- Source text -
Reference Architecture: set up MLflow Remote Tracking Server on OVHcloud

Travel through the Data & AI universe of OVHcloud with the MLflow integration.

As Artificial Intelligence (AI) continues to grow in importance, Data Scientists and Machine Learning Engineers need a robust and scalable platform to manage the entire Machine Learning (ML) lifecycle.
MLflow, an open-source platform, provides a comprehensive framework for managing ML experiments, models, and deployments.

Mlflow offers many benefits and provides a complete framework for ML lifecycle management with features such as:

• Experiment tracking and model management
• Reproducibility and collaboration
• Scalability, flexibility, and integration
• Automated ML and model serving capabilities
• Improved model accuracy, faster time-to-market, and reduced costs.

In this reference architecture, you will explore how to leverage remote experience tracking with the MLflow Tracking Server on the OVHcloud Public Cloud infrastructure.
In fact, you will be able to build a scalable and efficient ML platform, streamlining your ML workflow and accelerating model development using OVHcloud AI Notebooks, AI Training, Managed Databases (PostgreSQL), and Object Storage.

The result? A fully remote, production-ready ML experiment tracking pipeline, powered by OVHcloud’s Data & Machine Learning Services (e.g. AI Notebooks and AI Training).

Overview of the MLflow server architecture

Here is how will be configured MLflow:

• Development and training environment: create and train model with AI Notebooks
• Remote Tracking Server: host in an AI Training job (Container as a Service)
• Backend Store: benefit from a managed PostgreSQL database (DBaaS).
• Artifact Store: use OVHcloud Object Storage (S3-compatible).

In the following tutorial, all services are deployed within the OVHcloud Public Cloud.

Prerequisites

Before you begin, ensure you have:

• An OVHcloud Public Cloud account
• An OpenStack user with the following roles:
  • Administrator
  • AI Training Operator
  • Object Storage Operator

🚀 Having all the ingredients for our recipe, it’s time to set up your MLflow remote tracking server!

- Given exercise A -
Report every line in the entries that contains the word "podium", treating uppercase and lowercase as different.
The reference architecture text and the entries that follow it are unrelated material.

- Data supplied -
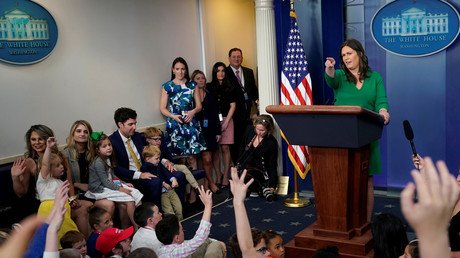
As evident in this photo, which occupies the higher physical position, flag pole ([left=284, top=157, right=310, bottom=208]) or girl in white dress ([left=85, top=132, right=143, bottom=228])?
girl in white dress ([left=85, top=132, right=143, bottom=228])

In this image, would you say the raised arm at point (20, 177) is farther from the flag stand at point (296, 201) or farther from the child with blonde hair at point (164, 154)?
the flag stand at point (296, 201)

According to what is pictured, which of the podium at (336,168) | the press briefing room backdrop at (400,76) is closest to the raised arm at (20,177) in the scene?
the podium at (336,168)

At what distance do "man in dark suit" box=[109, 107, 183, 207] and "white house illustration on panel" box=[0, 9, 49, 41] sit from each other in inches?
39.0

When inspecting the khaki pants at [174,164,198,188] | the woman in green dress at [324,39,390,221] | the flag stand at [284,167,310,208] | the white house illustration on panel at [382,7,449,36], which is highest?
the white house illustration on panel at [382,7,449,36]

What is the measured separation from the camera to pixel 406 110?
602 centimetres

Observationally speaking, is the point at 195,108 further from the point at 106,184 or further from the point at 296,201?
the point at 106,184

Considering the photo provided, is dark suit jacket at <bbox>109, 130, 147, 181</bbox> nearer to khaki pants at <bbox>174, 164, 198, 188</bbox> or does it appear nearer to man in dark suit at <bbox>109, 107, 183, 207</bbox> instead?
man in dark suit at <bbox>109, 107, 183, 207</bbox>

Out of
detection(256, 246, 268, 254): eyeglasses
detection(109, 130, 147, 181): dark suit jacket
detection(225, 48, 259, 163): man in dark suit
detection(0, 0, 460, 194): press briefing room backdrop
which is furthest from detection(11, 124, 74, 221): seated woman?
detection(225, 48, 259, 163): man in dark suit

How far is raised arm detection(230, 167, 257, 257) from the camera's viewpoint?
2.34 metres

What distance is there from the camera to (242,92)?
24.1ft

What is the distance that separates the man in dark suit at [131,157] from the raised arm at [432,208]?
4450mm

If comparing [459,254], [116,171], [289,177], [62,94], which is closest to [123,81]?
[62,94]

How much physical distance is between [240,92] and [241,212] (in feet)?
16.3

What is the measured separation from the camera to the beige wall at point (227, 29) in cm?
751
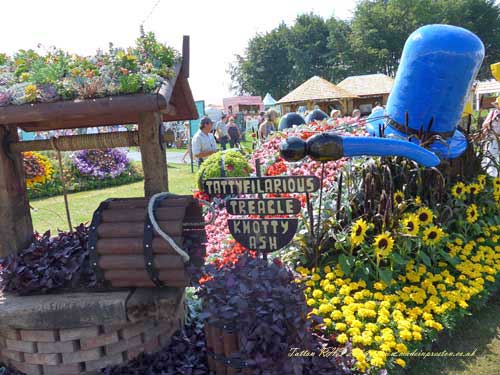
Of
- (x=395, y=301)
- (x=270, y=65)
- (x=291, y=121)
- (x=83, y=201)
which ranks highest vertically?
(x=270, y=65)

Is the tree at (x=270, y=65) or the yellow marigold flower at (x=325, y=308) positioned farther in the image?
the tree at (x=270, y=65)

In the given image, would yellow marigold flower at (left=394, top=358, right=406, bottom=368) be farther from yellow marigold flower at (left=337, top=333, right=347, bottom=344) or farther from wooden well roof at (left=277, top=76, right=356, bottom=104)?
wooden well roof at (left=277, top=76, right=356, bottom=104)

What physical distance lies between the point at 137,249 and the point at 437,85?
125 inches

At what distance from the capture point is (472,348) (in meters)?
2.69

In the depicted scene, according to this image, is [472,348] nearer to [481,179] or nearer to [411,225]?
[411,225]

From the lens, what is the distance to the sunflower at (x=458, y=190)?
3695 mm

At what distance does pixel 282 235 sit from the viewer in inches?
95.9

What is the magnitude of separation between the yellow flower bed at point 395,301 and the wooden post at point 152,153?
1126 millimetres

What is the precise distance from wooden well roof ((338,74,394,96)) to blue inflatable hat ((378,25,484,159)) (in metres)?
21.7

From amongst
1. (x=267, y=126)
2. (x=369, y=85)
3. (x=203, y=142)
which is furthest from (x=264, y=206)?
(x=369, y=85)

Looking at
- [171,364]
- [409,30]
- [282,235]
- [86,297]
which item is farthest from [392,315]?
[409,30]

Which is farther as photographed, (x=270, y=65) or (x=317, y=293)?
(x=270, y=65)

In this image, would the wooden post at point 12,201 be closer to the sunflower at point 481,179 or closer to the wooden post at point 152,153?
the wooden post at point 152,153

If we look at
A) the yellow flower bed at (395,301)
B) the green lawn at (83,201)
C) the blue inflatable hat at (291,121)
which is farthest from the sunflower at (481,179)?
Answer: the blue inflatable hat at (291,121)
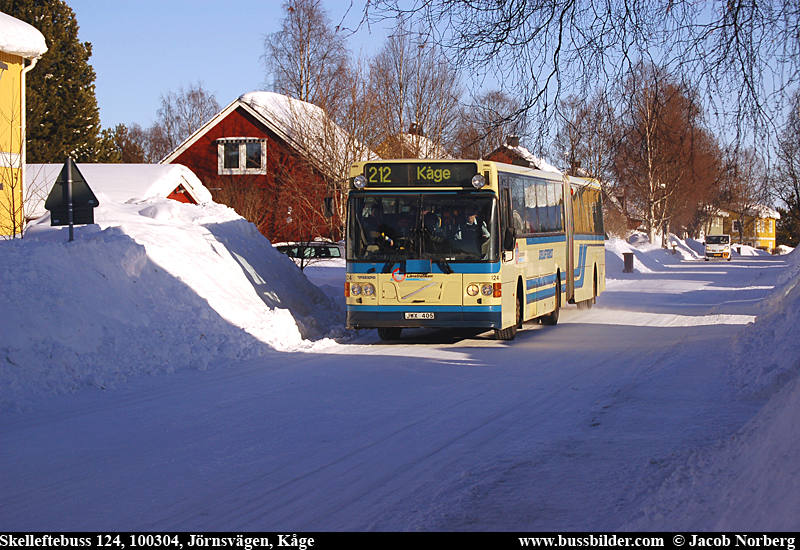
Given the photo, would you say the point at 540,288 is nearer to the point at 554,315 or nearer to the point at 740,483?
the point at 554,315

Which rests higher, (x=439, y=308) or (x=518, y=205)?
(x=518, y=205)

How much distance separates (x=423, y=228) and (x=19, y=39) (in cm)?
1727

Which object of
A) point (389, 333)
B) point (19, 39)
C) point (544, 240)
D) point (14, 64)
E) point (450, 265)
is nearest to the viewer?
point (450, 265)

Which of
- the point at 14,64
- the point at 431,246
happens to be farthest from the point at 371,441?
the point at 14,64

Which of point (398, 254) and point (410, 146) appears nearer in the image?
point (398, 254)

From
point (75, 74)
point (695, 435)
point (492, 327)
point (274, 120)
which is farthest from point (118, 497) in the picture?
point (75, 74)

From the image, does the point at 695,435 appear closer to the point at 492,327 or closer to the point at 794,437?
the point at 794,437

- Given exercise B -
In the MLflow reference architecture, which OVHcloud service is used as the Artifact Store?

- Complete response A -
According to what is pictured, which of the podium at (336,168) | the press briefing room backdrop at (400,76) is closest to the raised arm at (20,177) in the scene?
the podium at (336,168)

- Complete response B -
OVHcloud Object Storage (S3-compatible).